Molly Marjorie Rosenblatt Needs A Man (And Other Stuff)
nytheatre.com review by Megin Jimenez
August 11, 2013
A scene from Molly Marjorie Rosenblatt Needs A Man
While you might have a sense of what you’re in for when you sign up to see a one-woman musical about a lonely aspiring actress, you may still experience a moment of adjustment as you confirm that indeed, a single performer is taking the stage and belting out a narrative about internet dating. Musical theatre by definition is larger than life, but Molly Marjorie Rosenblatt Needs a Man (And Other Stuff) scales it all back; at times, there’s a singing-into-the-hairbrush vibe, although Mallory Schlossberg, the one-woman in the title role, keeps the pace moving along with unflagging energy, while the steady accompaniment of Joel Esher on the piano offers a little company on the stage.
Anyone unfamiliar with the pecking order of cool in the outer boroughs of New York City gets a crash course from Molly, who has hit rock bottom, finding herself unemployed, broke and single, her dreams of making it on Broadway dashed. She seeks escape from her dumpy Queens basement apartment and desperate existence in the beds of many hip Brooklyn boys, who are identified only by their OKCupid handles (WburgTaco10 is the main boy).
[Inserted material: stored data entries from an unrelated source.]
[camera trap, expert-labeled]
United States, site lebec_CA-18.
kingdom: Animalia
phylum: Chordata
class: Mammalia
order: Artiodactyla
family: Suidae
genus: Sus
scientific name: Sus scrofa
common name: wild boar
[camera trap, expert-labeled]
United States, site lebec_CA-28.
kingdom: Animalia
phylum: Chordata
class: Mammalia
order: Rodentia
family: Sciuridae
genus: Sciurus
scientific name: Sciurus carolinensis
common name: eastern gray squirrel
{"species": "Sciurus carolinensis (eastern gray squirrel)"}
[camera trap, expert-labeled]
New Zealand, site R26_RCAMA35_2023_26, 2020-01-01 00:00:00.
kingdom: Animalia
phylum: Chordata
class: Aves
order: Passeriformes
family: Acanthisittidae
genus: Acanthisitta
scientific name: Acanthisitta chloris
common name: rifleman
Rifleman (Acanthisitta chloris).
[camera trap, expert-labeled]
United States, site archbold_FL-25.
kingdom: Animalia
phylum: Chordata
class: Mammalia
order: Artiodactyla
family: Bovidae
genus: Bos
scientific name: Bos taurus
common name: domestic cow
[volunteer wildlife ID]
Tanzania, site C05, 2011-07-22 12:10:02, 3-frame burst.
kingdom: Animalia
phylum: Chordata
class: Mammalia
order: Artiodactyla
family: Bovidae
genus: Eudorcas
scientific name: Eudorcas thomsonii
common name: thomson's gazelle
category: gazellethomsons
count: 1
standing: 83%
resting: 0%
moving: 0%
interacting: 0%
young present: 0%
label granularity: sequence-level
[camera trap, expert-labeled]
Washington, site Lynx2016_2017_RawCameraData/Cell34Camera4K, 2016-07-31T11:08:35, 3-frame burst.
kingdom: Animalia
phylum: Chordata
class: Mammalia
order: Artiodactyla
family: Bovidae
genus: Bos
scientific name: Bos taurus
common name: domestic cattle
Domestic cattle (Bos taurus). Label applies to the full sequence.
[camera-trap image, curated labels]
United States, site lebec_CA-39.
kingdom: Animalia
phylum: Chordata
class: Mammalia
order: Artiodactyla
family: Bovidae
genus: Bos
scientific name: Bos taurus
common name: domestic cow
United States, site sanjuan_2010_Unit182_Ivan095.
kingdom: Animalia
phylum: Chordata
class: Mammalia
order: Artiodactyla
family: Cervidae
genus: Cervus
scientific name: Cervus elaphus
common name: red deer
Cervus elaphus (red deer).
Schlossberg, who also wrote the book, dissects the allure of gentrified Brooklyn in her lyrics. Molly is honest about the borough's appeal, which for her is more material than spiritual: she lusts more over the juicers, fine whiskey, superior “coolness ratio” and well-appointed lofts she samples more than any creative endeavor her lovers allege.
Doing it all—writing, composing, singing, acting and dancing—is a tall order for any creative soul, and Sclossberg succeeds at a couple of these feats more than others. The lyrics are witty and pack a lot into their rhymes. Hyper-local details clearly support the characterizations and scenarios. The movement is at times half-hearted and has not been cleared of the fidgety quality of rehearsal. The hour-long running time is just about right and fitting for the ultimately light-hearted tone of the show.